If you are new to gold prospecting, here’s a head’s up for you. You have probably heard a lot of tips about how to prospect gold, but rarely have I seen anyone mention gold trapping, although I know many prospectors practice trapping.

During run-off season water is rushing too fast to do any panning. You can however set “traps” in areas you think might produce gold. By doing so you can save much time later in deciding where is and where isn’t a great place to pan. As any experienced prospector knows, just because a spot on a creek looks good to prospect doesn’t mean it is, and knowing which ones are productive ahead of panning season is a great help.

To set a trap you will still want to find areas in the waterways that current is slowing down enough to drop small particles of gold.

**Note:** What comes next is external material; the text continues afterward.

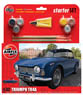 Triumph TR4A (Model Car)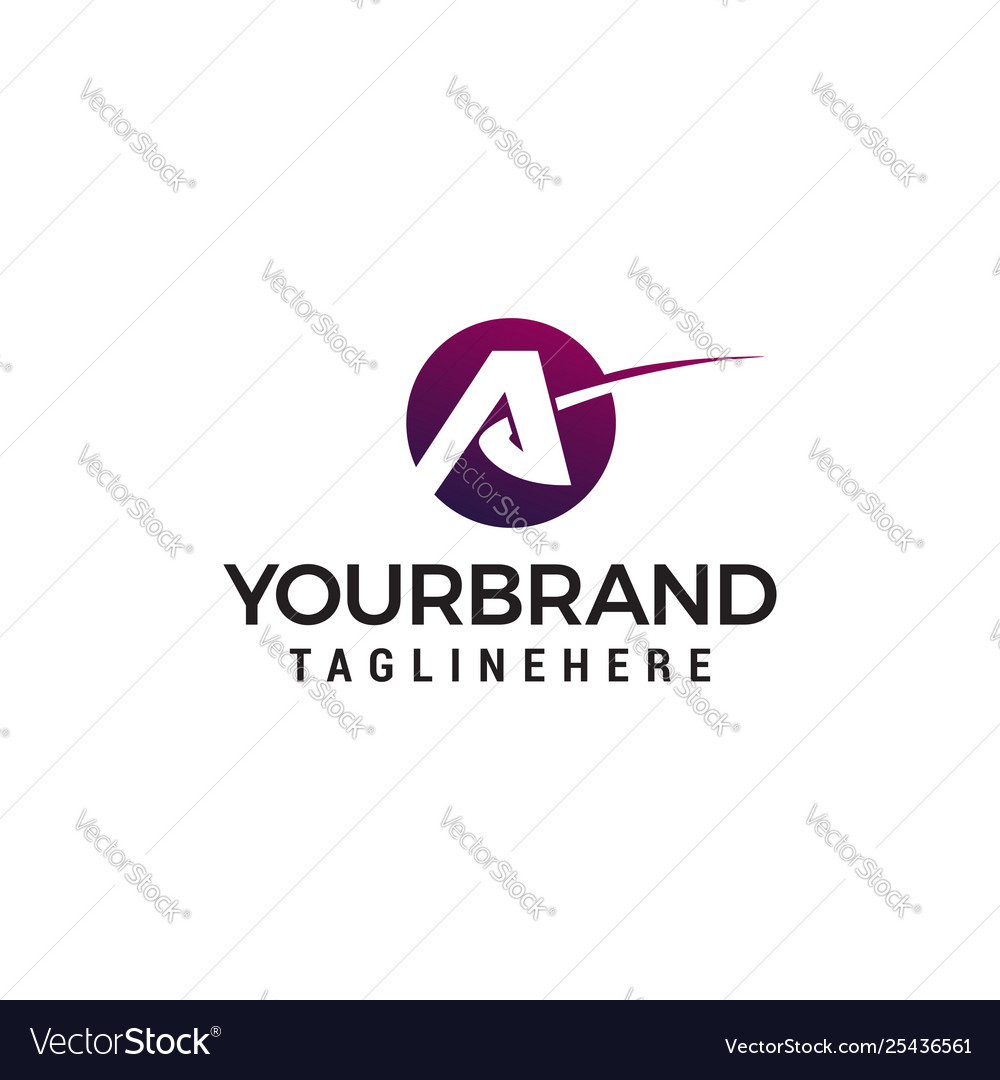 Letter a airplane logo design concept template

Just under small waterfalls is a great place to put a trap. A sluice box is a good item to use for a trap under a small waterfall. As the water flows over the edge of the fall and into the sluice box, the gold which would have usually fallen onto the streambed and worked it’s way underneath will be caught at the bottom of your sluice box instead. Later you can just pan through your sluice box to see if it contains gold. If it does, you know where to pan for all the gold that has been dropped in that area before you got there to check things out.

If you see an area in a creek that a rapid current slows significantly enough to drop gold particles, you will want to place the trap right where the current begins to slow. a ribbed sluice will do the trick for many areas. You will want to put something at the front of the trap that will will slow the water hitting it and redirect the current around it. A sheet of metal or a rock will serve this purpose. Gold will hit the blocade and fall into the trap as the water is slowed. Later in the season as water levels fall and slow down you can pull that trap out of the water and check it for gold particles.

When panning season comes around you will only need to pull your traps to find which areas will be productive places to begin your panning or dredging. You get to spend your time panning the gold instead of searching for places that you might find gold if you pan. You should place at least three or four traps in varied locations. The more you place, the more likely you will be to find a productive location to begin prospecting later. Check your traps periodically and if you find they are not producing any gold, move them to a different location.

A last note about placing traps, though, is that you want to place them where others are not likely to run across them before you get back to them. Find spots that you can monitor with ease. Whenever possible, set the trap in a way it won’t be noticed by someone just walking by the trap. Your aim is not to help someone else locate the mother lode.